# Minor Puppy classes



## Raffino (Mar 19, 2015)

I have a five month old Rough Collie puppy that I want to start showing. I've entered him in a couple of Limit and Open shows for April to see how he gets on, but I'm wondering what kind of standard of behaviour is generally expected in Minor Puppy?

I know there are some allowances made for very young pups and they don't have to be perfect, but I see some others of his age at our ring craft classes that are standing like rocks in a stacked position and never look like misbehaving! My boy will stand fairly still, usually, but sometimes sits if he gets bored/tired or has to wait a long time, and tends to fidget and turn around(just with friendliness) when the judge goes over him. The other thing is that he tends not to show his ears and expression very well, even when "lured", as he's too busy grinning and putting his ears back to greet the judge!

We have almost a month to practice and improve, but does this sound reasonable or should I give him more time to mature and calm down a little before showing him?

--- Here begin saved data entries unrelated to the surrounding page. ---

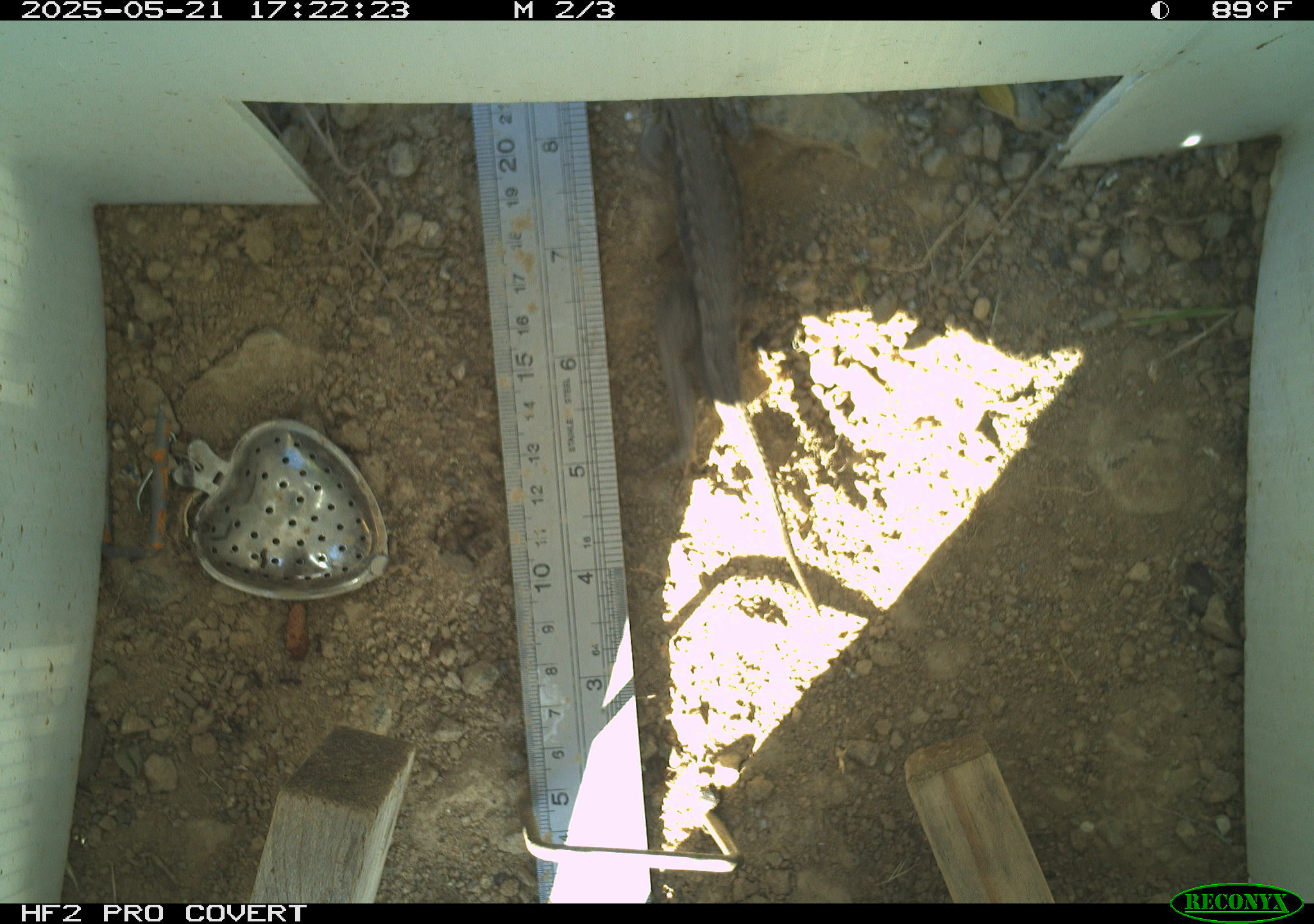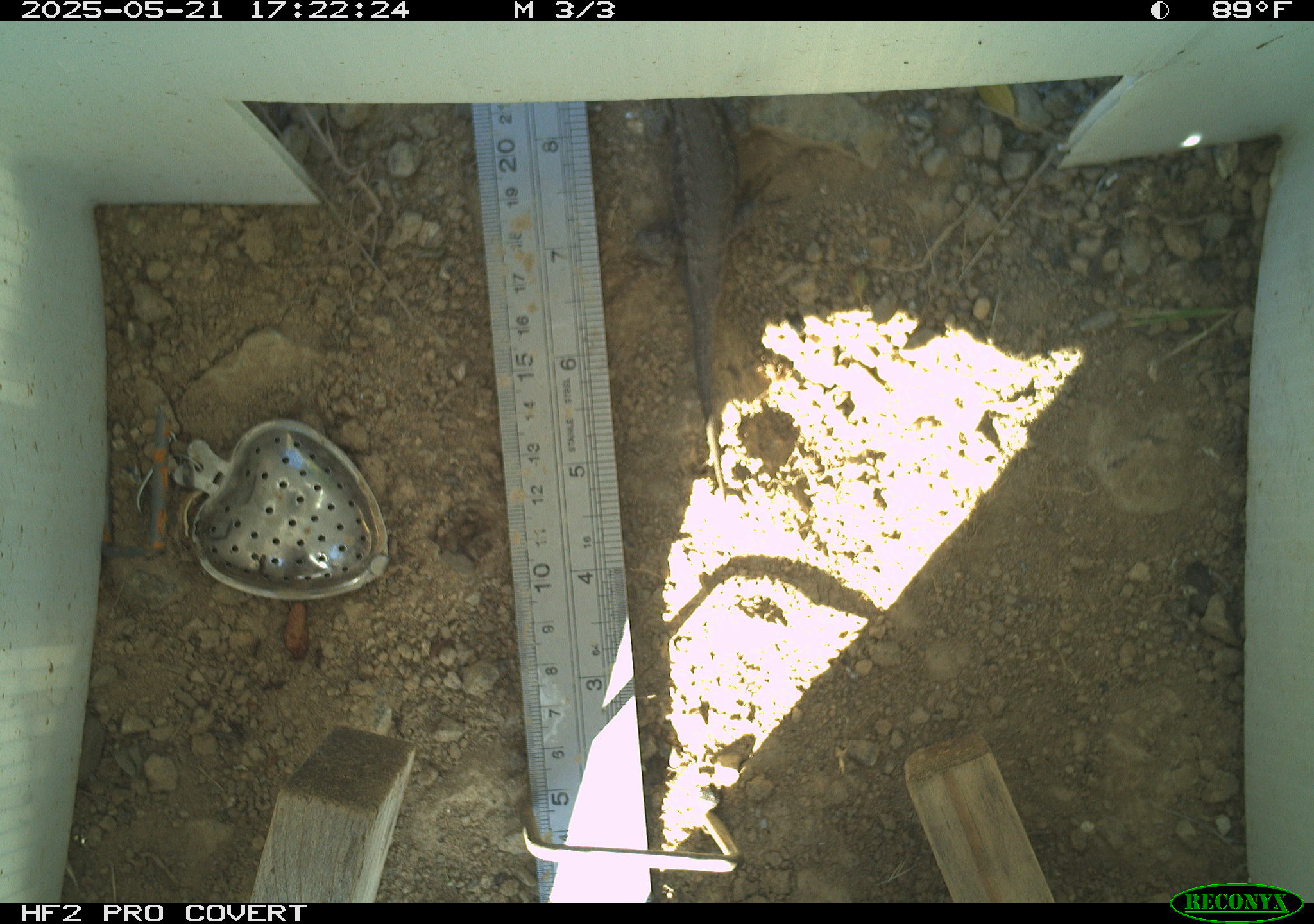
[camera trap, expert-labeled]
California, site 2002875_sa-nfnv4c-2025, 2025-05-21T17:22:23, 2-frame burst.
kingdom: Animalia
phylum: Chordata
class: Reptilia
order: Squamata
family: Phrynosomatidae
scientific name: Phrynosomatidae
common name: north american spiny lizards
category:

Thanks in advance for any advice.


----------



## Born to Boogie (Oct 1, 2010)

Sounds fine 
Better, that he's grinning and greeting the judge, than backing off. Puppies should enjoy shows or they'll go off the whole idea.
Treat your first few shows as alternative ringcraft opportunities.
Enjoy! Enjoy!
:thumbup1: :thumbup1:


----------



## ruwise (Aug 6, 2014)

I know absolutely nothing about dogs shows but we entered our puppy as a thank you to our breeder who is a big show person and who has been having a rough year. Yesterday was the show and despite inept handling she managed to win not just minor puppy bitch but also best puppy bitch and best puppy in breed at the National Terrier Show. My husband handled her and didn't have a clue what he was doing. The judge was very forgiving and let him repeat his walk when he went too fast for her and told him what to do at times. I saw plenty of pups jumping up when he was going over them and they still got placed so I think they have a fairly relaxed attitude at that stage.


----------



## vet-2-b (Sep 25, 2008)

My Manchester terrier is 21 months old and still does all the things you described sometimes especially when she's tired lol as others have said better for them to be a bit over excited and friendly then backing away and hating it. Its totally to be expected in a minor puppy class and no judge should expect a rock from any dog as there dogs not statues &#9786;


----------



## Rafa (Jun 18, 2012)

I did used to Judge myself and I would always forgive a puppy some behaviour you wouldn't accept in an older dog.

Pups are easily distracted and it isn't reasonable to expect them to behave impeccably.

I would always prefer a pup tried to lick me than back off nervously.

Just try to relax and do your best. Good luck.


----------



## dexter (Nov 29, 2008)

I'd forgive him when judging a 6 mth old . but do try a get the ears up tho they do look better  he'll the need the practice so good time to start showing him at 6mths . good luck x


----------